## TASK DESCRIPTION
Restate the entries below verbatim.

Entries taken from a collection
○ ○ ○ ○ ○

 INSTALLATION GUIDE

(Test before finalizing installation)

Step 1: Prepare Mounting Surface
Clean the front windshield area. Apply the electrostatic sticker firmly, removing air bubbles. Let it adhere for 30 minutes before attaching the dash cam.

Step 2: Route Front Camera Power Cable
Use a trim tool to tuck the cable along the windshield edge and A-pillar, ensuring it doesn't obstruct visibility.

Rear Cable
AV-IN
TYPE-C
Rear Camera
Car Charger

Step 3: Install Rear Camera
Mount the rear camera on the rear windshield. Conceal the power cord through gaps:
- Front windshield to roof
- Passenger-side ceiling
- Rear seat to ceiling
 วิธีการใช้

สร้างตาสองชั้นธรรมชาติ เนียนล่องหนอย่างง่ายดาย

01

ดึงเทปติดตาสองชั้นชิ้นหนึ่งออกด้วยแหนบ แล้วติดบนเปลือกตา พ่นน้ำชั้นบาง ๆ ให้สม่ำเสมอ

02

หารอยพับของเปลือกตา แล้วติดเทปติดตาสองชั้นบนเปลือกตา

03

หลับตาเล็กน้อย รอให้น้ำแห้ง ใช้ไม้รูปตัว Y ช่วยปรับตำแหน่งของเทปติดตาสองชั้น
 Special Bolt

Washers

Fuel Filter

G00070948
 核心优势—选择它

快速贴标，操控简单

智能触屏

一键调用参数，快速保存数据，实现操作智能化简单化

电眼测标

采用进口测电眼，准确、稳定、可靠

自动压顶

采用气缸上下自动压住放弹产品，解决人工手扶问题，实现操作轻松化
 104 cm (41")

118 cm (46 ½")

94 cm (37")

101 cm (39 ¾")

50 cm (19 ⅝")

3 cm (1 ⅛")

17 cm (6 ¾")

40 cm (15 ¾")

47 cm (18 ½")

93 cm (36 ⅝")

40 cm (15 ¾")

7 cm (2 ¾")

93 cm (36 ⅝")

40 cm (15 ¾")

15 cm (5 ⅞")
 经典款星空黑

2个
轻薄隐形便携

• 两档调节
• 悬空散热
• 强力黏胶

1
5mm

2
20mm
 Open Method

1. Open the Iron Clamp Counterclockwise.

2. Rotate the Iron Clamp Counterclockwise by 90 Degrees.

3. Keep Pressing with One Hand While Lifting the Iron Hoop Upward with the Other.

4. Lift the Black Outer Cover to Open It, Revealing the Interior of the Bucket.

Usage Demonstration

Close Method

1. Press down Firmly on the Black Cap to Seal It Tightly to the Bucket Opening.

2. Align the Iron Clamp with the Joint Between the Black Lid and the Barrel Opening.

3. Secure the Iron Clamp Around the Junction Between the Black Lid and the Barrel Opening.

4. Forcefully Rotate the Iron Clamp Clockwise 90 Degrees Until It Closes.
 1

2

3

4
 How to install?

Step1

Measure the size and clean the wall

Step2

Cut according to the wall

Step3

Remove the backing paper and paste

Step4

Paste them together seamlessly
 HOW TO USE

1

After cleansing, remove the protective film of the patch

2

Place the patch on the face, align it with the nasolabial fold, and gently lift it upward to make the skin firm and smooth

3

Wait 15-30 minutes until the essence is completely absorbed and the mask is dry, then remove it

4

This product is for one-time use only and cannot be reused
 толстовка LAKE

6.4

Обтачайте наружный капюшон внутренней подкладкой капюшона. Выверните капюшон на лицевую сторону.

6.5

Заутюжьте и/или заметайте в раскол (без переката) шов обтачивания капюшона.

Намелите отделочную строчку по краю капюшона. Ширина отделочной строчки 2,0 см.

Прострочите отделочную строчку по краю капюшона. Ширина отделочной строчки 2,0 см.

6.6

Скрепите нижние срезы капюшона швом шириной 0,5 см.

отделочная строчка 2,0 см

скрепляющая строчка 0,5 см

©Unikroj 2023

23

○ ○ ○ ○ ○

## ANSWER TO THIS PROBLEM
 INSTALLATION GUIDE

(Test before finalizing installation)

Step 1: Prepare Mounting Surface
Clean the front windshield area. Apply the electrostatic sticker firmly, removing air bubbles. Let it adhere for 30 minutes before attaching the dash cam.

Step 2: Route Front Camera Power Cable
Use a trim tool to tuck the cable along the windshield edge and A-pillar, ensuring it doesn't obstruct visibility.

Rear Cable
AV-IN
TYPE-C
Rear Camera
Car Charger

Step 3: Install Rear Camera
Mount the rear camera on the rear windshield. Conceal the power cord through gaps:
- Front windshield to roof
- Passenger-side ceiling
- Rear seat to ceiling
 วิธีการใช้

สร้างตาสองชั้นธรรมชาติ เนียนล่องหนอย่างง่ายดาย

01

ดึงเทปติดตาสองชั้นชิ้นหนึ่งออกด้วยแหนบ แล้วติดบนเปลือกตา พ่นน้ำชั้นบาง ๆ ให้สม่ำเสมอ

02

หารอยพับของเปลือกตา แล้วติดเทปติดตาสองชั้นบนเปลือกตา

03

หลับตาเล็กน้อย รอให้น้ำแห้ง ใช้ไม้รูปตัว Y ช่วยปรับตำแหน่งของเทปติดตาสองชั้น
 Special Bolt

Washers

Fuel Filter

G00070948
 核心优势—选择它

快速贴标，操控简单

智能触屏

一键调用参数，快速保存数据，实现操作智能化简单化

电眼测标

采用进口测电眼，准确、稳定、可靠

自动压顶

采用气缸上下自动压住放弹产品，解决人工手扶问题，实现操作轻松化
 104 cm (41")

118 cm (46 ½")

94 cm (37")

101 cm (39 ¾")

50 cm (19 ⅝")

3 cm (1 ⅛")

17 cm (6 ¾")

40 cm (15 ¾")

47 cm (18 ½")

93 cm (36 ⅝")

40 cm (15 ¾")

7 cm (2 ¾")

93 cm (36 ⅝")

40 cm (15 ¾")

15 cm (5 ⅞")
 经典款星空黑

2个
轻薄隐形便携

• 两档调节
• 悬空散热
• 强力黏胶

1
5mm

2
20mm
 Open Method

1. Open the Iron Clamp Counterclockwise.

2. Rotate the Iron Clamp Counterclockwise by 90 Degrees.

3. Keep Pressing with One Hand While Lifting the Iron Hoop Upward with the Other.

4. Lift the Black Outer Cover to Open It, Revealing the Interior of the Bucket.

Usage Demonstration

Close Method

1. Press down Firmly on the Black Cap to Seal It Tightly to the Bucket Opening.

2. Align the Iron Clamp with the Joint Between the Black Lid and the Barrel Opening.

3. Secure the Iron Clamp Around the Junction Between the Black Lid and the Barrel Opening.

4. Forcefully Rotate the Iron Clamp Clockwise 90 Degrees Until It Closes.
 1

2

3

4
 How to install?

Step1

Measure the size and clean the wall

Step2

Cut according to the wall

Step3

Remove the backing paper and paste

Step4

Paste them together seamlessly
 HOW TO USE

1

After cleansing, remove the protective film of the patch

2

Place the patch on the face, align it with the nasolabial fold, and gently lift it upward to make the skin firm and smooth

3

Wait 15-30 minutes until the essence is completely absorbed and the mask is dry, then remove it

4

This product is for one-time use only and cannot be reused
 толстовка LAKE

6.4

Обтачайте наружный капюшон внутренней подкладкой капюшона. Выверните капюшон на лицевую сторону.

6.5

Заутюжьте и/или заметайте в раскол (без переката) шов обтачивания капюшона.

Намелите отделочную строчку по краю капюшона. Ширина отделочной строчки 2,0 см.

Прострочите отделочную строчку по краю капюшона. Ширина отделочной строчки 2,0 см.

6.6

Скрепите нижние срезы капюшона швом шириной 0,5 см.

отделочная строчка 2,0 см

скрепляющая строчка 0,5 см

©Unikroj 2023

23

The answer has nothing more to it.